EMAG Introduces Automation System for Modular Machines

EMAG recently introduced its TrackMotion automation concept, a technology that provides the same high levels of quality in terms of flexi...

EMAG has introduced its TrackMotion automation concept.

EMAG recently introduced its TrackMotion automation concept, a technology that provides the same high levels of quality in terms of flexibility, modularity and productivity as the company's modular machines. 

TransLift, a lift and turnover trolley with programmable electric gripper, moves rapidly from one point to the next on a rail. The TransLift travels 150 meters per minute, swiftly transporting components back and forth between the machines and parts storage facility. EMAG's TrackMotion automation system reflects a totally new mindset when it comes to automation – a way of thinking where the focus is on the individual component. 

TransLift makes this system flexible, by not only transporting parts, but it can also turn workpieces and is equipped with a Z-axis that enables a stroke of up to 650 mm (depending on the version). This allows the use of stackers when supplying and discharging parts, or even the use of measuring and marking stations with different heights along the track. And another interesting point: The rail is positioned to the rear of the machines, directly behind the machining area. To make this possible, the energy container of the modular machines was offset from the rest of the machine body. The resulting "tunnel" behind the machines now serves as a location for swiftly transporting parts on rail. The extremely tight arrangement of automation and machine means production systems can be set up in very small spaces – one of the many benefits of the TrackMotion automation system. 

Just like the modular machines, the TrackMotion automation system is also a modular solution: The rail system comprises four different tracks at lengths of 2,400 mm, 1,200 mm, 600 mm and 300 mm each.
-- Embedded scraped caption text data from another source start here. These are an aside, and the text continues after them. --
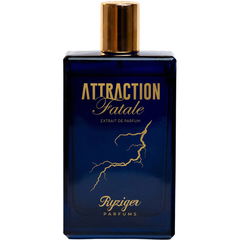 Attraction Fatale by Ryziger Parfums perfume bottle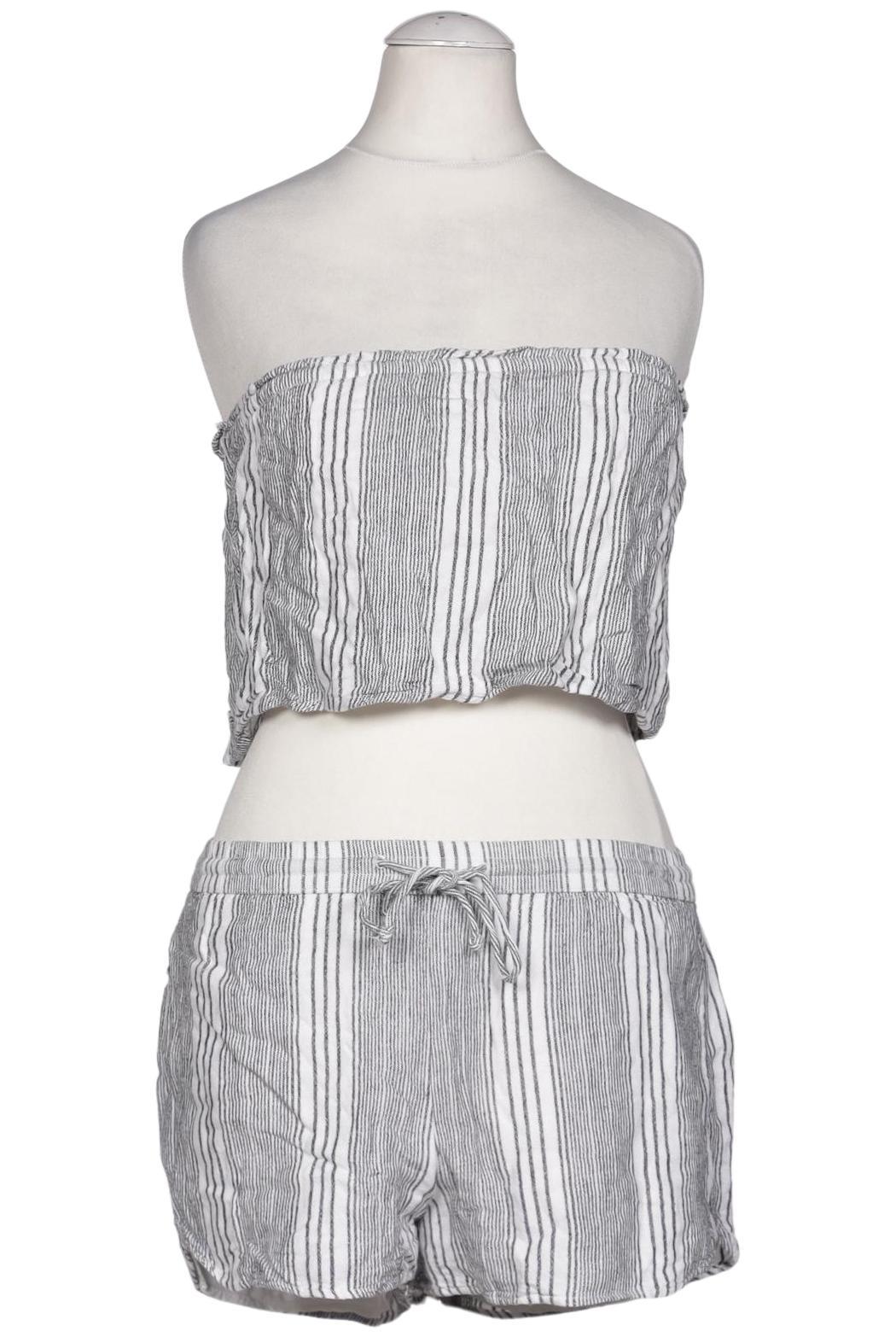 

Hollister Damen Anzug, mehrfarbig, Gr. 34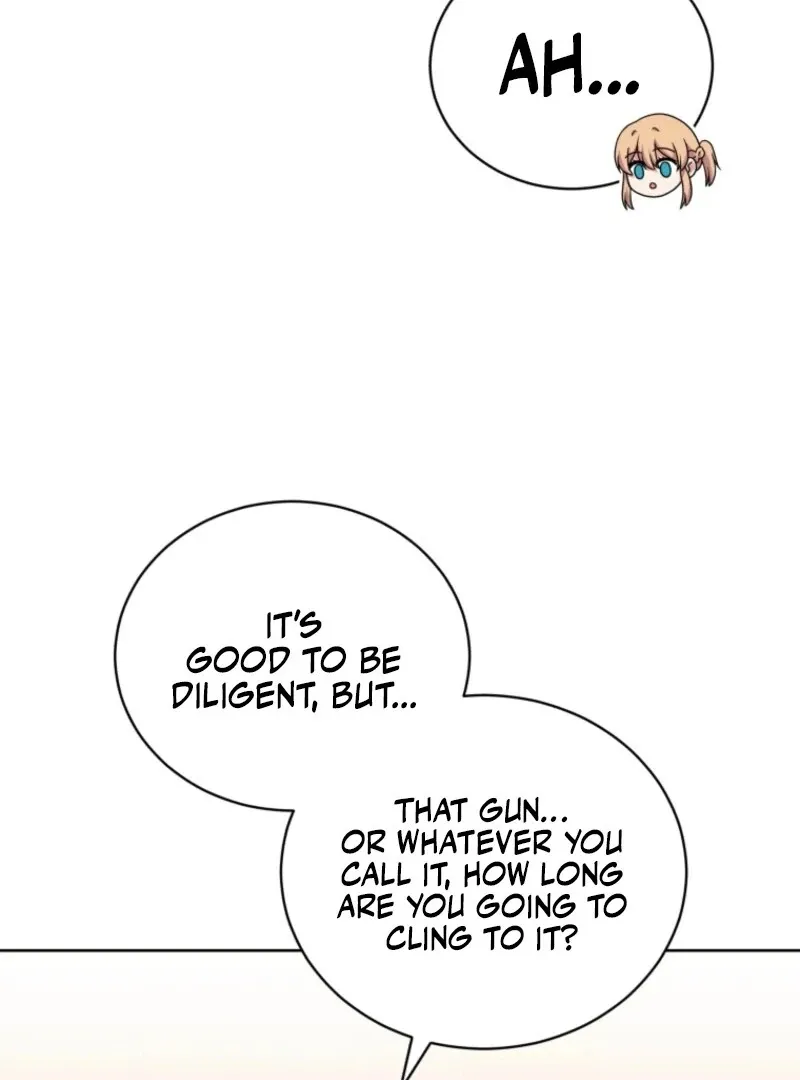 I Became the Daughter-in-Law of the Righteous Mad Dog Chapter 56 page 25 - 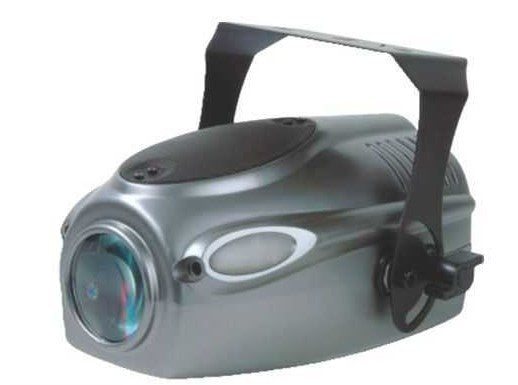 Efecto led GOLD EYE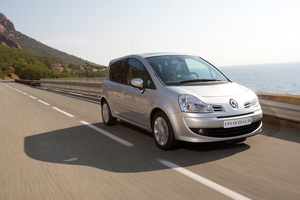 Renault Grand Modus 1.5 dCi ECO2 Dynamique S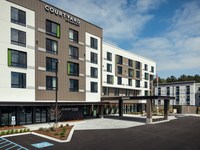 Courtyard Cleveland TN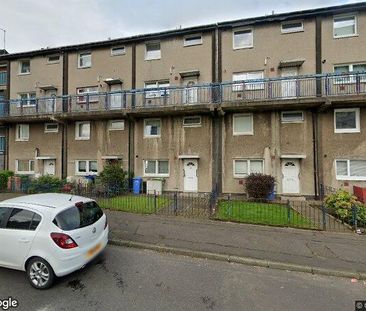 Room in a Shared Flat, Wester Common Drive, G22 - Photo 1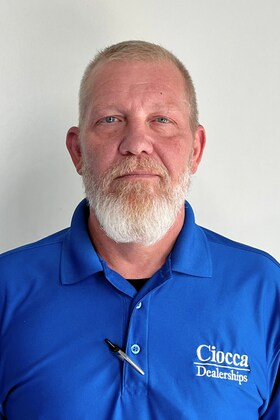 Staff member Terry Goshorn from ID_d806e0831750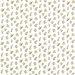 Clarke & Clarke Leiden Blush Ochre Fabric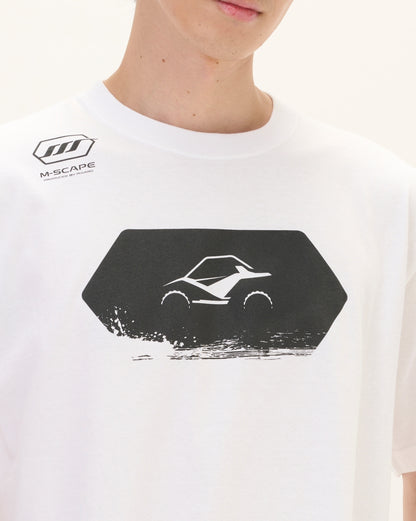 DUX HEXAGON TEE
Standardized end components, each containing the electric motors responsible for the TransLift's horizontal motion, are attached at the start and end of the rail system. The TransLift itself is available in two variations, each derived from the workpiece range of the modular machines. And, of course, it goes without saying that the E-gripper can be easily programmed to adjust to the respective diameter of the given workpiece. But the two modular systems not only complement one another ideally in terms of construction. The modified interfaces, which can be centrally accessed through the machine control unit, also make it much, much easier to set up the entire system. This enables the TransLift to receive information about the workpiece to be transported (for example, its diameter) directly from the machine control unit and is then programmed accordingly. Just a glance at the overall system comprising machine and automation shows how planning complete production systems is nearly as easy as building with Lego bricks. The component defines the size, the quantity and the technologies required for the machines. The TrackMotion automation system is then simply adjusted to the length of the production system and the component diameter. In practice, of course, it's not quite as simple as depicted here. It is, however, significantly easier than comparable solutions using conventional automation approaches.
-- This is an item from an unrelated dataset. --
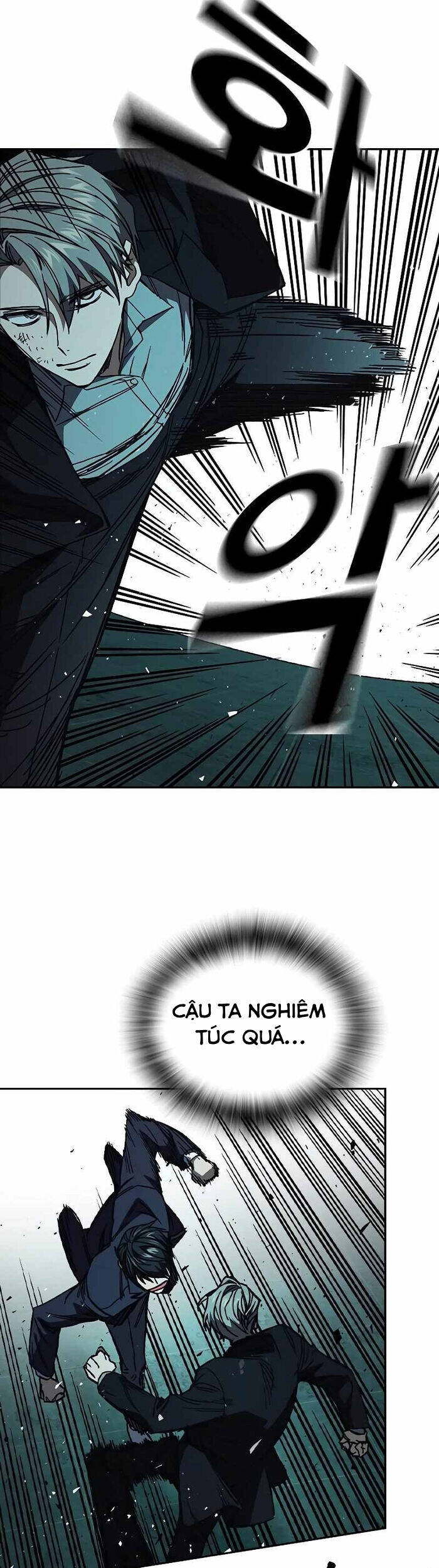 Học Nhóm - Chapter 254 - Page 20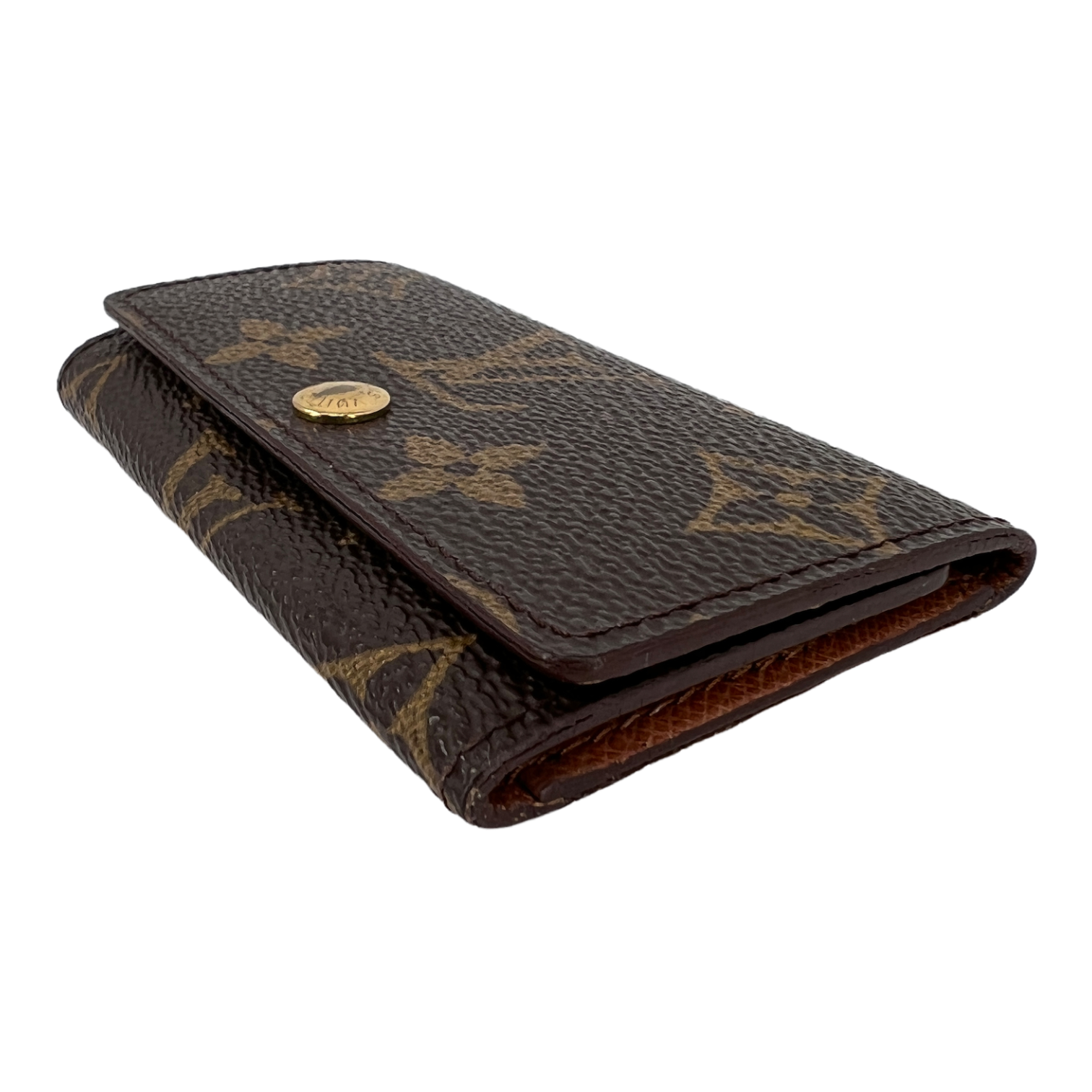 Monogram Keyholder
A complete production system with TrackMotion consists of three units that perfectly dovetail: the modular machines, the TrackMotion automation system, and the supply and discharge belts. Acting as component storage sections, these belts can be laid flat if large workpieces are involved or used three dimensionally as "stackers" for smaller workpieces. The latter variation offers particularly high performance in very small areas, affording the possibility of temporarily storing several hundred workpieces. The machines themselves are usually equipped with L-shuttle automation, which is used for suppling parts to and discharging parts from the pick-up station. Observing the complete system in action shows just how effective it is. As only a very small number of workpieces are being moved throughout the entire system, the status of every workpiece can be tracked at all times. This makes quality management much easier, as parts with deviating values can be easily identified.